Mrs. Trenchard looked once more at Katherine, as though she were seeing her for the last time, then, with a little sigh, she went out, very carefully closing the door behind her.
Meanwhile, another member of the Trenchard family, namely Henry, had found this especial Sunday very difficult. He always hated Sunday because, having very little to do on ordinary days of the week, he had nothing at all to do on Sunday. Never, moreover, in all his life before had the passing of time been so intolerably slow as it had during these last weeks. The matter with him, quite simply, was that his imagination, which had been first stirred on that afternoon of Philip’s appearance, was now as lively and hungry as a starved beast in a jungle. Henry simply didn’t know what to do with himself. Miserably uncertain as to his right conduct in the matter of Philip and Katherine, speculating now continually about adventures and experiences in that wider world of which he had had a tiny glimpse, needing desperately some definite business of preparation for business that would fill his hours, and having nothing of the sort, he was left to read old novels, moon about the fields and roads, quarrel with Millie, gaze forebodingly at Katherine, scowl at Philip, have some moments of clumsy sentiment towards his mother, bite his nails and neglect his appearance. He began to write a novel, a romantic novel with three men asleep in a dark inn and a woman stealing up the ricketty stairs with a knife in her hand. That was all that he saw of the novel. He knew nothing at all about its time nor place, its continuation nor conclusion. But he heard the men breathing in their sleep, saw the moonshine on the stairs, smelt the close, nasty, beery smell of the tap-room below, saw the high cheek-bones and large nose of the woman and the gleaming shine of the knife in her hand.

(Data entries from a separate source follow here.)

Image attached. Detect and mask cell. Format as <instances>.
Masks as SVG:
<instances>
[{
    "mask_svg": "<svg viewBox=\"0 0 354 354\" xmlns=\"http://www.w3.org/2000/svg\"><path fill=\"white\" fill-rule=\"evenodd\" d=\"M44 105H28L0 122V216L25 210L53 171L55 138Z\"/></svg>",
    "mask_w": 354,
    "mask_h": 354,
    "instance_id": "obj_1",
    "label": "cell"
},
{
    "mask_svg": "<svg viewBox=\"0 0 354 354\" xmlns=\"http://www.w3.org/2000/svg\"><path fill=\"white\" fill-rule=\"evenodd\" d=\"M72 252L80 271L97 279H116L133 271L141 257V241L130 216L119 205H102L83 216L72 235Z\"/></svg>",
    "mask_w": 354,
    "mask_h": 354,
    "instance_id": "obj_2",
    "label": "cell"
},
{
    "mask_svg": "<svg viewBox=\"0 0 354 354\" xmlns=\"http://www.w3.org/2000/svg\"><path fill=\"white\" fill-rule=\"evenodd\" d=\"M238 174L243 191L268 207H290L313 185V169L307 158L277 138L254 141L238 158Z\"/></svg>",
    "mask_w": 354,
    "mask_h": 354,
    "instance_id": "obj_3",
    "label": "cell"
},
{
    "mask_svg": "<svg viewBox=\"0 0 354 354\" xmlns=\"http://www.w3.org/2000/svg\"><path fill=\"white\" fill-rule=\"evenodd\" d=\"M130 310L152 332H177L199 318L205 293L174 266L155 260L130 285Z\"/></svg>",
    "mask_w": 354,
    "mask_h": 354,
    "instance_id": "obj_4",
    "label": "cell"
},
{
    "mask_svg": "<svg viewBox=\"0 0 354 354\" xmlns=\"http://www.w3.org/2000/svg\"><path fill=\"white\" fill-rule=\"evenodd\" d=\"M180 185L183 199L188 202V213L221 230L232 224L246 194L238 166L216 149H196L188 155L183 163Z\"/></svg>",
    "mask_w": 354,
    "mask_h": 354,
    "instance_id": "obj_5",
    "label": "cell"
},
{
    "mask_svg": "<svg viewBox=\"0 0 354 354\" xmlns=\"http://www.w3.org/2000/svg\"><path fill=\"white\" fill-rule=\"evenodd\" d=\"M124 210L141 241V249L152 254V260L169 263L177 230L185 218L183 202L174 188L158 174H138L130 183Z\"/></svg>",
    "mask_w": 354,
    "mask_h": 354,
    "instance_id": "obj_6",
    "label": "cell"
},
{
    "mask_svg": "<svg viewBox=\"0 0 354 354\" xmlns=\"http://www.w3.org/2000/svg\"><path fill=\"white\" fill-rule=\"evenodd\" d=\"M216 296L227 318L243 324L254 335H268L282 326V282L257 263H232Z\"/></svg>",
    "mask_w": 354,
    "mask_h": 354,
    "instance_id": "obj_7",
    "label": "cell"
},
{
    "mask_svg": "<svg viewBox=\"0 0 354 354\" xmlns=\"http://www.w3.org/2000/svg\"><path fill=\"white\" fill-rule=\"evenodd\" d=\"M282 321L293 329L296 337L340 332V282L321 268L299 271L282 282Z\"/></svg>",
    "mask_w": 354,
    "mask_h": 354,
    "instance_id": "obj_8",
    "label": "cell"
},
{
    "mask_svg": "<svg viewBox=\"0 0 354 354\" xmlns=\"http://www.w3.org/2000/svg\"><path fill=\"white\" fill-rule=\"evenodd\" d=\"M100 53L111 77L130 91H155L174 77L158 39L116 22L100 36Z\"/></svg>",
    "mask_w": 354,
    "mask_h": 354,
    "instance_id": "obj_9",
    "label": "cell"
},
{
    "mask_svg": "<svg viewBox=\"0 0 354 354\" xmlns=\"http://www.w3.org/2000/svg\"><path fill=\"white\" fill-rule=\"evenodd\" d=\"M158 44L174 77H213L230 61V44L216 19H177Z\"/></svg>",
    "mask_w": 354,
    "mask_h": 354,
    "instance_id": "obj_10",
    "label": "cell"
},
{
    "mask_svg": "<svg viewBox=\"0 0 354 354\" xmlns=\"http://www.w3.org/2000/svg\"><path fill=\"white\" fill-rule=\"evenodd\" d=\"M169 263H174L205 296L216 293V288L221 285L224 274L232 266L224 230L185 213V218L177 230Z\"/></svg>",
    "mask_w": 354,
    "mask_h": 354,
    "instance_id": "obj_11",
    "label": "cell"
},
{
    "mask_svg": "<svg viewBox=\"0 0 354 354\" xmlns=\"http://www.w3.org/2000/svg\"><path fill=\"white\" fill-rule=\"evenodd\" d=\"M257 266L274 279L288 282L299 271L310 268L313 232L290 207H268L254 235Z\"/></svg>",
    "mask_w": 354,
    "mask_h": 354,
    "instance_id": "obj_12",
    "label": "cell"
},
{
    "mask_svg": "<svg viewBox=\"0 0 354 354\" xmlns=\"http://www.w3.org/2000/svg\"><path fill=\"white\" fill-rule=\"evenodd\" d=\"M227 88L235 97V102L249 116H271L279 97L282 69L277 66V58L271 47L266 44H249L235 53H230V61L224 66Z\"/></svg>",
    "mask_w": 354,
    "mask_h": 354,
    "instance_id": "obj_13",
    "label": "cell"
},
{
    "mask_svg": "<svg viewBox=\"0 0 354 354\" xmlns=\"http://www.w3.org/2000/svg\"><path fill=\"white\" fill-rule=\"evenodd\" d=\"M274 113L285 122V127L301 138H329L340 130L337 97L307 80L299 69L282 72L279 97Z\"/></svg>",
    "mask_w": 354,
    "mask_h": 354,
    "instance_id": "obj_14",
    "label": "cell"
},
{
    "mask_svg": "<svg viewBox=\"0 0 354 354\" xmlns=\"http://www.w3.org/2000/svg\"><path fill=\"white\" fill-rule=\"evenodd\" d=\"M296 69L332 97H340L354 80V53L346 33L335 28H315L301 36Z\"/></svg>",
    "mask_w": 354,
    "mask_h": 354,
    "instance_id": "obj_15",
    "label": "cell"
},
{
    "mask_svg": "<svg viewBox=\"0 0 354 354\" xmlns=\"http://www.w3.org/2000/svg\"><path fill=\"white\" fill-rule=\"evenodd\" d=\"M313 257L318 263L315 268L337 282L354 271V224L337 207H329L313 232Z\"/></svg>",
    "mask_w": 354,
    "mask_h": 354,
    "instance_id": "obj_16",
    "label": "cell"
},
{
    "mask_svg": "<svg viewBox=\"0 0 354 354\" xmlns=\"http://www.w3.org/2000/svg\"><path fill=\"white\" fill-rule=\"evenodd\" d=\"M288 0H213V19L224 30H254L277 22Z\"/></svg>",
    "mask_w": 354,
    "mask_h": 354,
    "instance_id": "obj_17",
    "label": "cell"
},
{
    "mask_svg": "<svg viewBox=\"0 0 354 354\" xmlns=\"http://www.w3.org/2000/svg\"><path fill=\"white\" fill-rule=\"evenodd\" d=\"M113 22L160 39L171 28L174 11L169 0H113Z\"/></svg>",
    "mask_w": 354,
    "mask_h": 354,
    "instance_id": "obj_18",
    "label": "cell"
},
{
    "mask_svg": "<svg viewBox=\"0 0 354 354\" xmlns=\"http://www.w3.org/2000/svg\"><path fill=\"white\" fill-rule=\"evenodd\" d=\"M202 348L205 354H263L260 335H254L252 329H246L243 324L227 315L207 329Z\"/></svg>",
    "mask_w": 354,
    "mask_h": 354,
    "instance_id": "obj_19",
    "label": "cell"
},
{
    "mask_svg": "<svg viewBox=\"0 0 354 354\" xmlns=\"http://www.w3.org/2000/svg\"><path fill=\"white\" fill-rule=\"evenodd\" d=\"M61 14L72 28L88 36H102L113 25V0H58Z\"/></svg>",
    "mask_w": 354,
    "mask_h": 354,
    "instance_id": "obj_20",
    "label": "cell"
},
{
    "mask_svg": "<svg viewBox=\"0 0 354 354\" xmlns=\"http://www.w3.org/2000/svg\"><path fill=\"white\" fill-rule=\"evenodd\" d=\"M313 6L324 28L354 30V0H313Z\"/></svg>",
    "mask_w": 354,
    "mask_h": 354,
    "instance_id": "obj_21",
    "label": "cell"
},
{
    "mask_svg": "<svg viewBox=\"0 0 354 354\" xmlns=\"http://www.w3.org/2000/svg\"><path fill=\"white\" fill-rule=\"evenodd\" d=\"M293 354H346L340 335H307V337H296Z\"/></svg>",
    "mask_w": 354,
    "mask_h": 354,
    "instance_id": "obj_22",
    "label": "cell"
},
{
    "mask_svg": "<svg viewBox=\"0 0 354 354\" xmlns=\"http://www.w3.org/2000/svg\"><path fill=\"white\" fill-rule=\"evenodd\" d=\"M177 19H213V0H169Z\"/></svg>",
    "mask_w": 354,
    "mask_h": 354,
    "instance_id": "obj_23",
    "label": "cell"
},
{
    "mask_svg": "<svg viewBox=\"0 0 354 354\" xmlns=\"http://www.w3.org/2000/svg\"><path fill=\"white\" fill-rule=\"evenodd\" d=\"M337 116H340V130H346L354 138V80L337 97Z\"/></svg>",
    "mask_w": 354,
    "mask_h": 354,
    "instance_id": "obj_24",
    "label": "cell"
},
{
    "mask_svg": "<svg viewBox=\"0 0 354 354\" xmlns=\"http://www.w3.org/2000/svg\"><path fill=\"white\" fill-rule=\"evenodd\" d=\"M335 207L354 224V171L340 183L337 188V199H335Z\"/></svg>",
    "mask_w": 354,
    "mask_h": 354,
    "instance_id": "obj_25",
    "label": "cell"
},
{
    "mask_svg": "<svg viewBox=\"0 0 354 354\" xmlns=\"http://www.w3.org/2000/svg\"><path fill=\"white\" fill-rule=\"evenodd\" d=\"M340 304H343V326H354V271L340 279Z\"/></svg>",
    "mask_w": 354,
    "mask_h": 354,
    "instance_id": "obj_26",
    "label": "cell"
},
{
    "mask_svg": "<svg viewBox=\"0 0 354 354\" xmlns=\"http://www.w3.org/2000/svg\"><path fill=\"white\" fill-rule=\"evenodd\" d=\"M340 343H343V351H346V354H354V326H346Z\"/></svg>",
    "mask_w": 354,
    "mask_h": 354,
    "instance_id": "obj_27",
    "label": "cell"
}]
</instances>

He walked for many miles, to Rafiel, to St. Lowe, to Dumin Head, inland beyond Rasselas, to Pendennis Woods, to Polchester, to the further side of Pelynt—and always, as he walked with his head in the air, his Imagination ran before him like a leaping, towering flame. The visions before his soul were great visions, but he could do nothing with them. He thought that he would go forth and deliver the world, would love all men, prostitutes, lepers, debauchers (like Philip); he flung his arms about, tumbled over his untidy boot laces, saw life as a gorgeous-tinted plain, with fame and glory awaiting him—then returned to Garth, quarrelled with Millie, sulked and bit his nails.
This was a hard time for Henry.
He had determined that he would not present himself in the drawing-room at tea-time, but when half-past four arrived, the afternoon had already stretched to such ghastly lengths that something had to be done. He came slipping, stumbling downstairs, and found Philip, with a waterproof turned up over his ears and every sign of the challenger of wild weather, standing in the hall. Henry would have passed him in silence, but Philip stopped him.